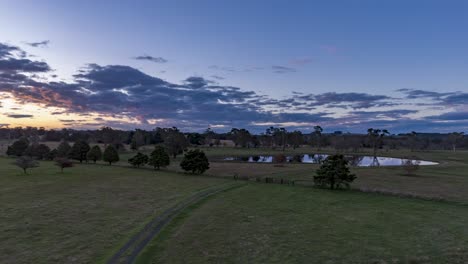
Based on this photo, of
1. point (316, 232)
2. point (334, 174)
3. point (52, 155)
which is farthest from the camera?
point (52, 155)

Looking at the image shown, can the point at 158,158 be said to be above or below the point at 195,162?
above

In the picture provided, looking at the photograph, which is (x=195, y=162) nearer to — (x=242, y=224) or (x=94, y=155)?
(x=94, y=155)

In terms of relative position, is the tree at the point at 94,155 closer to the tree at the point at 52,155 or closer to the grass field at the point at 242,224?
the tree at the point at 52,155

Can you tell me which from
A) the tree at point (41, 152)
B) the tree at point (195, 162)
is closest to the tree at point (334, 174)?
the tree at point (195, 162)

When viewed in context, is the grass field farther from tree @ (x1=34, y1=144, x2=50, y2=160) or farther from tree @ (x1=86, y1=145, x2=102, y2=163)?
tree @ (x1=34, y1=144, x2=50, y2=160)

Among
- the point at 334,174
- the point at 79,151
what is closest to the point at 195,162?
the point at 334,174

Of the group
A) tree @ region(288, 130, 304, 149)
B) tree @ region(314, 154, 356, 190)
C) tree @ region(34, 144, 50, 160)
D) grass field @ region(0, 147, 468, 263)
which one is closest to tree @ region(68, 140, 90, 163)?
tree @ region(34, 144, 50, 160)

---

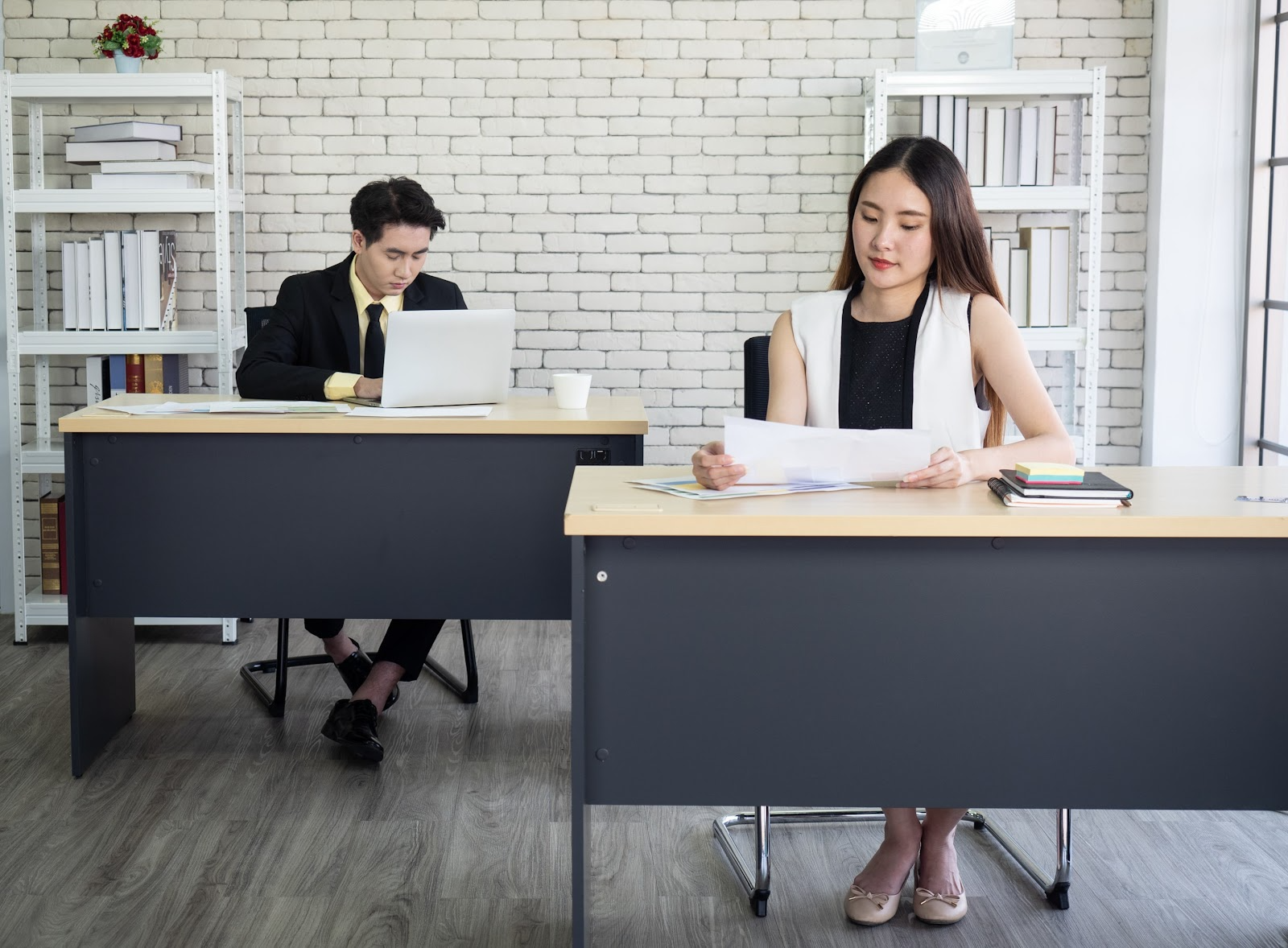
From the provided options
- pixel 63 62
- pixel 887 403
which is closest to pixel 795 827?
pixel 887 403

=== REQUIRED TASK ===
Filter the data above and copy out each line that contains the string "pixel". Case counts.

=== THE OUTPUT ===
- pixel 63 62
- pixel 887 403
which is closest to pixel 795 827?
pixel 887 403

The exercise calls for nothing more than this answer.